Сейчас она стояла в той комнате, что явно выполняла роль кабинета и библиотеки Димы. Ее удивляло расположение письменного стола — не перед окном, как обычно бывает, а посреди комнаты. Катя обошла его кругом, подивилась искусной резьбе по грушевому дереву и присела на стул, выполненный в том же стиле. Она хотела почувствовать, каково сидеть за письменным столом, который поставлен таким необычным образом. «Ничего себе! — подумала она. — Только неприятно то, что все отвлекает: постоянно смотришь по сторонам.

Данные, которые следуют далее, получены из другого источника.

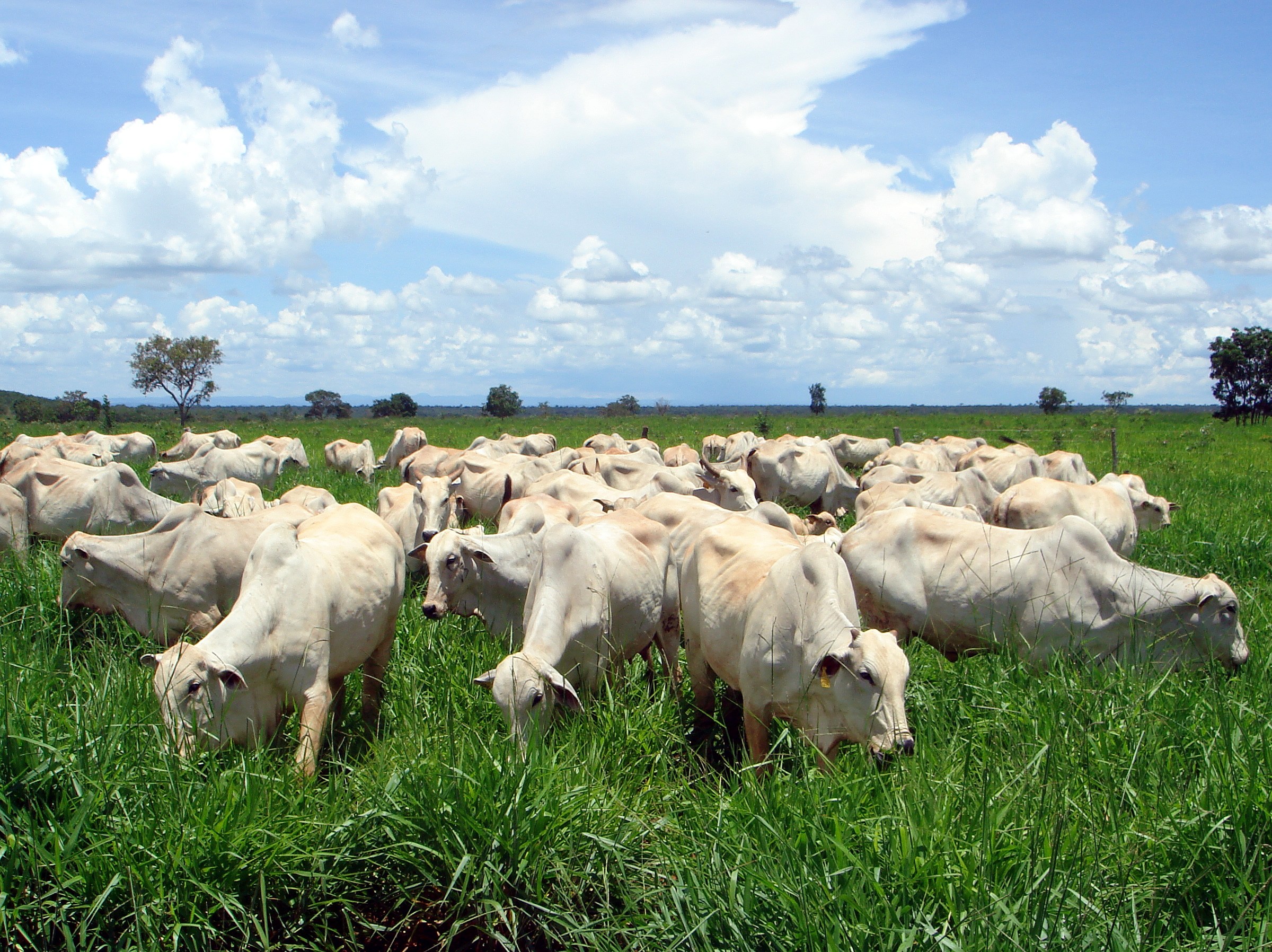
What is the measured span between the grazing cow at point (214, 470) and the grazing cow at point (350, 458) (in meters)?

Впрочем, Дима и так отвлекается, зачем ему вообще письменный стол? Ему, кажется, нет разницы, где работать — на столе или на подоконнике… Пират, одно слово!»
На столе почти не было бумаг, зато было множество географических карт. Некоторые были чистыми, некоторые — исчерканными вдоль и поперек. Катя вгляделась и поняла, что Дима намечал новые маршруты.
«А, вижу, вижу… — Она водила пальцем по большой карте, густо исчерченной толстым красным карандашом. — Вот Канарские острова, вот Тенерифе, вот Маврикий, вот Малайзия, а это Мальдивы… Сейшелы, а вот таиландский Пукет. Филиппины. Ямайка. Злополучные Фиджи. Надо позвонить Лене, не забыть. Спросить, как она поживает, и рассказать про Иру. Материал для ее журнала, но заинтересуется ли она? Вроде у нее был подобный материал в прошлом году. Индонезия. Карибские острова. Куба».
Ее палец остановился. Куба была чиста от пометок Димы, в то время как остальные маршруты прочерчены все до единого. Катя не поверила своим глазам.
«Отменил свою затею? Да не может быть! Скорее на Москву двинется цунами. Но почему не отметил Кубу? Потому что мы туда еще никого не посылаем? Но мы и на Мальдивы не посылаем, только собираемся, и Индонезию только начинаем разрабатывать, а все отмечено тютелька в тютельку… Вот и пойми его! Носился как курица с яйцом — Куба, Куба!»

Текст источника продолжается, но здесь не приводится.